MEDICAL TOURISM SOARING
International medical tourism has become a US$60 billion industry which is growing at the galloping pace of 20% a year. Patients in Europe and North America seeking bargains or speedier treatment are travelling to countries like India, Brazil and Thailand for medicine which is as good or better than what they could afford at home. India will treat half a million overseas patients this year, for instance.
The trend has increased since the Asian currency crisis between 1997 and 2001, and 9/11, because Asians and Arabs were effectively unable to travel to the US for treatment. Savvy medical administrators sensed an opportunity and stepped into the gap.

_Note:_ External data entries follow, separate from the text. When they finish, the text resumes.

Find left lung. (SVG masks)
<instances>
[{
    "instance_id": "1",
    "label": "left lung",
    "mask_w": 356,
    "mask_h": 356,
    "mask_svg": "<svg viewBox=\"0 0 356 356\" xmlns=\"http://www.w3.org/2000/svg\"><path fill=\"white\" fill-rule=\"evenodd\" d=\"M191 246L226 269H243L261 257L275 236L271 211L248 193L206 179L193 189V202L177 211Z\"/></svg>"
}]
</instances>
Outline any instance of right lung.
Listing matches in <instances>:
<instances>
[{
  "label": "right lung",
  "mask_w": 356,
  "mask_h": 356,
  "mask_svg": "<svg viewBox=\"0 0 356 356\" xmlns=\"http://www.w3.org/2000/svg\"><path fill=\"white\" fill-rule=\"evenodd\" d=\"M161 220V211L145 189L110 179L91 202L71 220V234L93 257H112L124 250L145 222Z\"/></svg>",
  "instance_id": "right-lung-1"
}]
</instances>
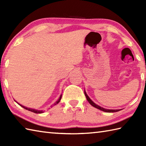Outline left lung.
<instances>
[{
	"label": "left lung",
	"mask_w": 146,
	"mask_h": 146,
	"mask_svg": "<svg viewBox=\"0 0 146 146\" xmlns=\"http://www.w3.org/2000/svg\"><path fill=\"white\" fill-rule=\"evenodd\" d=\"M85 97H86V99H87V100H88V102H89L90 103V105H92L93 107H94L95 108H98V109H99V110H102V111H105V112H116V111H120V110H121V109H119V110H111V109H105V108H102V107H100L99 106V105H97V104H95L94 102H93L90 98H89V97L87 95V94H86V92L85 91Z\"/></svg>",
	"instance_id": "left-lung-1"
}]
</instances>
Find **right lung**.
Here are the masks:
<instances>
[{
	"instance_id": "add662e5",
	"label": "right lung",
	"mask_w": 146,
	"mask_h": 146,
	"mask_svg": "<svg viewBox=\"0 0 146 146\" xmlns=\"http://www.w3.org/2000/svg\"><path fill=\"white\" fill-rule=\"evenodd\" d=\"M61 95L60 96V98L58 99V101L56 102V103H54V105H56V104H58L59 102H60V100H61ZM16 102V101H15ZM18 104V103H17ZM19 105H21V106L22 107H23L24 108H25V109H26V110H29V111H33V112H34V113H43V111L42 110H35V109H33V108H27V107H24V106H23V105H21V104H18Z\"/></svg>"
}]
</instances>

In some instances, the quality of medicine is outstanding.
According to Ruben Toral, a marketing manager for a Bangkok-based hospital, the typical medical tourist is someone over 50 who wants elective surgery or a medical procedure on a budget. His hospital pays its doctors lower wages and runs a strictly cash business.
At a seminar on international medical tourism in Las Vegas earlier this month, however, some concerns about the trend emerged. In many of these countries medical liability is not well developed. Although there is little hard information, some procedures have required reparative surgery back home. A recent survey of 68 Australian plastic surgeons uncovered 100 instances of botched procedures after women took “cosmetic surgery holidays” in Thailand and Malaysia.
What does the future hold? Perhaps the globalisation of medicine, as baby boomers go abroad for their operations. an expert who predicts that insurance companies will develop products specifically for the medical tourism market and developing countries will build hospitals to capitalise on their relatively low labour costs.